Beast of Busco

Creature information
- Sub grouping: Lake monster
- Similar entities: alligator snapping turtle

Origin
- First attested: 1898
- Country: United States
- Region: Maumee Valley, Northern Indiana
- Details: Found in water

= Beast of Busco =

Folklore snapping turtle

The Beast of Busco is a legendary creature in Indiana folklore, described as an unusually large snapping turtle. It was reportedly sighted by local residents near Churubusco, Indiana, in 1949, prompting a month-long search that attracted national attention. Despite extensive efforts to locate the animal, no conclusive evidence of its existence was found.

==History==
In 1898, farmer Oscar Fulk claimed to have seen a giant turtle inhabiting a 7 acres lake on his farm near Churubusco, Indiana. He subsequently related his account to others but eventually abandoned his efforts to pursue the matter any further.

Nearly half a century later, in July 1948, two Churubusco residents, Ora Blue and Charley Wilson, reported seeing a large turtle while fishing on the same lake, by then known as Fulk Lake.

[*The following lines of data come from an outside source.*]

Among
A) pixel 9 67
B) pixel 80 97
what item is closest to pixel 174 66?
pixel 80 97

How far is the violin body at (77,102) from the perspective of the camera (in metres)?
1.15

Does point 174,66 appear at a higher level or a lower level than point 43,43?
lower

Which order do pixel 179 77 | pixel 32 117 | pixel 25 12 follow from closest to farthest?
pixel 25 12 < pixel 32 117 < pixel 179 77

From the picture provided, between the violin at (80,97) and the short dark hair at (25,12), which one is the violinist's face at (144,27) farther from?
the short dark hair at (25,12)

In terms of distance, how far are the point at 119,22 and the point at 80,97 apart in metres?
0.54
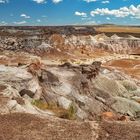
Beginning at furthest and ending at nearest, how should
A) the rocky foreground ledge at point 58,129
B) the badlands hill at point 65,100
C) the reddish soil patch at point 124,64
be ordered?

They estimated the animal to weigh approximately 500 lb. At the time, the property was owned by farmer Gale Harris who, along with others, also reported seeing the creature. As accounts of the animal circulated, interest in the sightings began to grow.

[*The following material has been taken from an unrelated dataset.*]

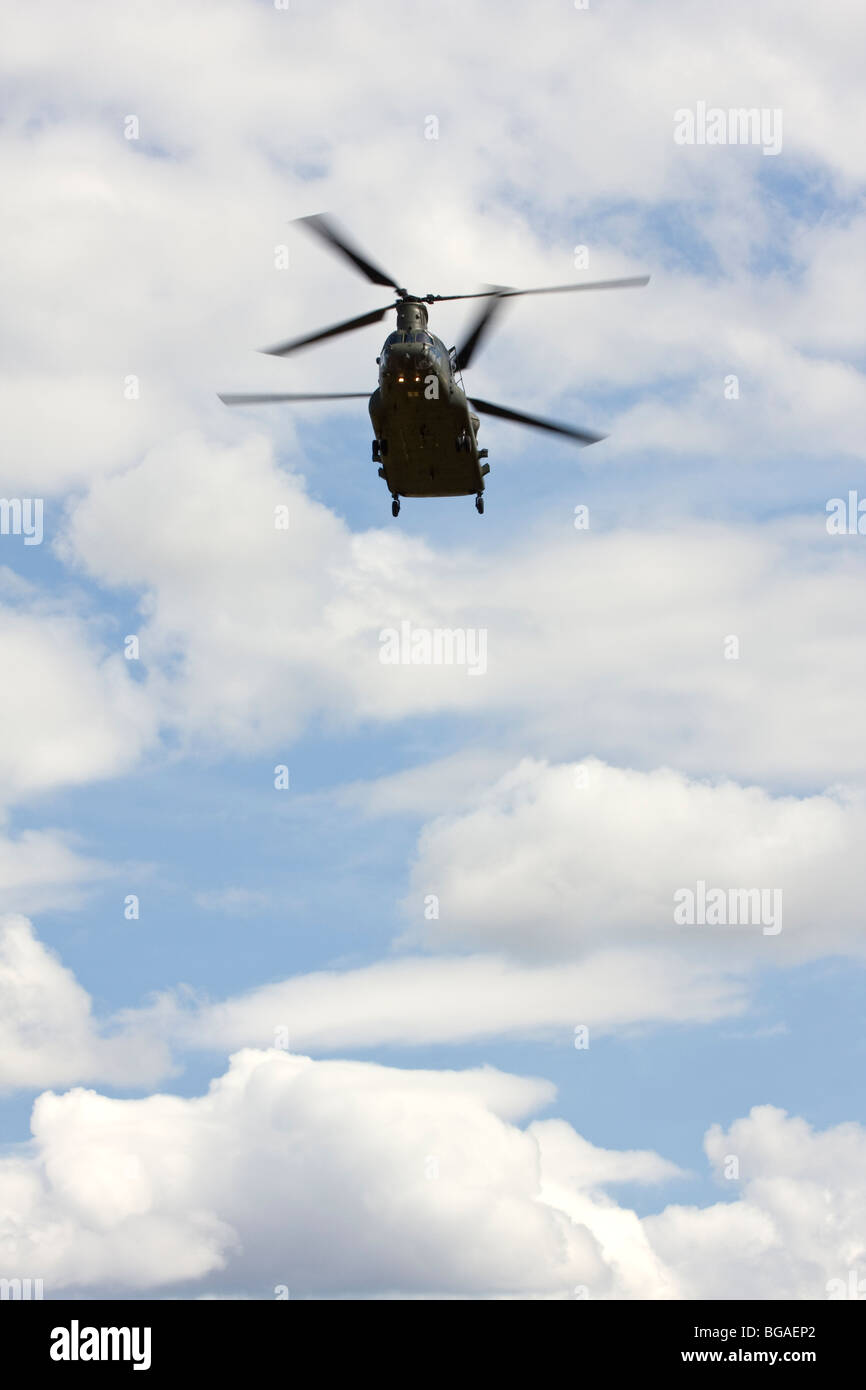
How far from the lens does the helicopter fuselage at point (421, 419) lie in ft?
212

In early 1949, a UPI reporter from Fort Wayne transmitted the story through the wire services, bringing the turtle to national attention. Curious crowds of sightseers subsequently descended on Harris’ property, prompting local authorities to call in the state police to manage traffic.

As doubts about the turtle's existence grew, Harris undertook several efforts to capture it. With the assistance of Orville Bright and Kenneth Leitch, he attempted to drain the lake by pumping its water into an area enclosed by a dam. However, when the lake was nearly empty, the dam broke, allowing the water to return. Despite these efforts, the turtle, which was named Oscar after the farm's original owner, was never captured.

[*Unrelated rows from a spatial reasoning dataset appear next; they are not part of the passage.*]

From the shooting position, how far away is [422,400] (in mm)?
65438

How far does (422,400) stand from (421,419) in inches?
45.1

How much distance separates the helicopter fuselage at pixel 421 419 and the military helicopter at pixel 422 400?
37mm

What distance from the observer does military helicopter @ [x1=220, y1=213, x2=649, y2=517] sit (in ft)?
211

In March 1949, an attempt to search the lake by employing the assistance of a deep-sea diver was pursued, although this undertaking was ultimately abandoned as the wrong equipment was delivered to the farm. Other efforts to locate or document the turtle likewise proved fruitless. Life Magazine photographer Mike Shea visited the site and took 299 photographs, but the images were ultimately deemed unusable.

==Cultural impact==
Oscar's legacy lives on in Churubusco's annual Turtle Days festival, held each June. The festival features a parade, carnival, and turtle races.

A turtle shell labeled "Beast of Busco" is displayed at the Two Brothers Restaurant in Decatur, Indiana.

A small concrete statue depicting a turtle is located on the sidewalk at the main intersection in central Churubusco.